### DATA SECTION
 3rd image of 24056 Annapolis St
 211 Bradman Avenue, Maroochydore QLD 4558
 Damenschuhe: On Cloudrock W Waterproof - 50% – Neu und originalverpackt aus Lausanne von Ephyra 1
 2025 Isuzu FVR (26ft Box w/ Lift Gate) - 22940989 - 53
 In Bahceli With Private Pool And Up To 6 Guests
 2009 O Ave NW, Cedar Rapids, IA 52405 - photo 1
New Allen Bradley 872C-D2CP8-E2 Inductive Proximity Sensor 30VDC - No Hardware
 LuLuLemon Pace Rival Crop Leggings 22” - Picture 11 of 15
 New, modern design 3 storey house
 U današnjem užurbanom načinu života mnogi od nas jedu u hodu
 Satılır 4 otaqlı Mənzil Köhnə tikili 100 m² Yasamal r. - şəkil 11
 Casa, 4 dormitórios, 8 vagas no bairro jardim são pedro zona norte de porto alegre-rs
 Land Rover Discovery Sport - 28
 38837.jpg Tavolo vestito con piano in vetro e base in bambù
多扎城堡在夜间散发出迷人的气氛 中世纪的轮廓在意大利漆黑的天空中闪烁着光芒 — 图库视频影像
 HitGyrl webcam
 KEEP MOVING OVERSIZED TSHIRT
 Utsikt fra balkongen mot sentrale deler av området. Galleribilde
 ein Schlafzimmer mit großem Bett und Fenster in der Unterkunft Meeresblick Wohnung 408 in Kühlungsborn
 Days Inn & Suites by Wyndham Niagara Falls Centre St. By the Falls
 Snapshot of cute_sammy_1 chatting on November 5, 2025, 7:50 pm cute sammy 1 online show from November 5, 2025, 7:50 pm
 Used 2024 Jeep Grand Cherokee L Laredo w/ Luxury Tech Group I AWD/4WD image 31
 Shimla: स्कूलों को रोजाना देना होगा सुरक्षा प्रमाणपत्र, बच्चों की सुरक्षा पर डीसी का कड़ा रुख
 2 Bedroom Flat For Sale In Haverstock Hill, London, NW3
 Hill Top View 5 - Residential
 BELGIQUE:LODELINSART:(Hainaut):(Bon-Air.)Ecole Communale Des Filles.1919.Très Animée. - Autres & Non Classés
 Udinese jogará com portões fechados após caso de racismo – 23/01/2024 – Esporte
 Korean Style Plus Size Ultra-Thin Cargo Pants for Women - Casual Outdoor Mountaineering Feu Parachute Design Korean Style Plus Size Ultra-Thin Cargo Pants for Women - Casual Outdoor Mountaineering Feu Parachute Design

### AIM OF THE EXERCISE
Rewrite the lines above, substituting "Japanese Style" for every occurrence of "Korean Style" and leaving everything else as it is.

### WRITTEN RESPONSE
 3rd image of 24056 Annapolis St
 211 Bradman Avenue, Maroochydore QLD 4558
 Damenschuhe: On Cloudrock W Waterproof - 50% – Neu und originalverpackt aus Lausanne von Ephyra 1
 2025 Isuzu FVR (26ft Box w/ Lift Gate) - 22940989 - 53
 In Bahceli With Private Pool And Up To 6 Guests
 2009 O Ave NW, Cedar Rapids, IA 52405 - photo 1
New Allen Bradley 872C-D2CP8-E2 Inductive Proximity Sensor 30VDC - No Hardware
 LuLuLemon Pace Rival Crop Leggings 22” - Picture 11 of 15
 New, modern design 3 storey house
 U današnjem užurbanom načinu života mnogi od nas jedu u hodu
 Satılır 4 otaqlı Mənzil Köhnə tikili 100 m² Yasamal r. - şəkil 11
 Casa, 4 dormitórios, 8 vagas no bairro jardim são pedro zona norte de porto alegre-rs
 Land Rover Discovery Sport - 28
 38837.jpg Tavolo vestito con piano in vetro e base in bambù
多扎城堡在夜间散发出迷人的气氛 中世纪的轮廓在意大利漆黑的天空中闪烁着光芒 — 图库视频影像
 HitGyrl webcam
 KEEP MOVING OVERSIZED TSHIRT
 Utsikt fra balkongen mot sentrale deler av området. Galleribilde
 ein Schlafzimmer mit großem Bett und Fenster in der Unterkunft Meeresblick Wohnung 408 in Kühlungsborn
 Days Inn & Suites by Wyndham Niagara Falls Centre St. By the Falls
 Snapshot of cute_sammy_1 chatting on November 5, 2025, 7:50 pm cute sammy 1 online show from November 5, 2025, 7:50 pm
 Used 2024 Jeep Grand Cherokee L Laredo w/ Luxury Tech Group I AWD/4WD image 31
 Shimla: स्कूलों को रोजाना देना होगा सुरक्षा प्रमाणपत्र, बच्चों की सुरक्षा पर डीसी का कड़ा रुख
 2 Bedroom Flat For Sale In Haverstock Hill, London, NW3
 Hill Top View 5 - Residential
 BELGIQUE:LODELINSART:(Hainaut):(Bon-Air.)Ecole Communale Des Filles.1919.Très Animée. - Autres & Non Classés
 Udinese jogará com portões fechados após caso de racismo – 23/01/2024 – Esporte
 Japanese Style Plus Size Ultra-Thin Cargo Pants for Women - Casual Outdoor Mountaineering Feu Parachute Design Japanese Style Plus Size Ultra-Thin Cargo Pants for Women - Casual Outdoor Mountaineering Feu Parachute Design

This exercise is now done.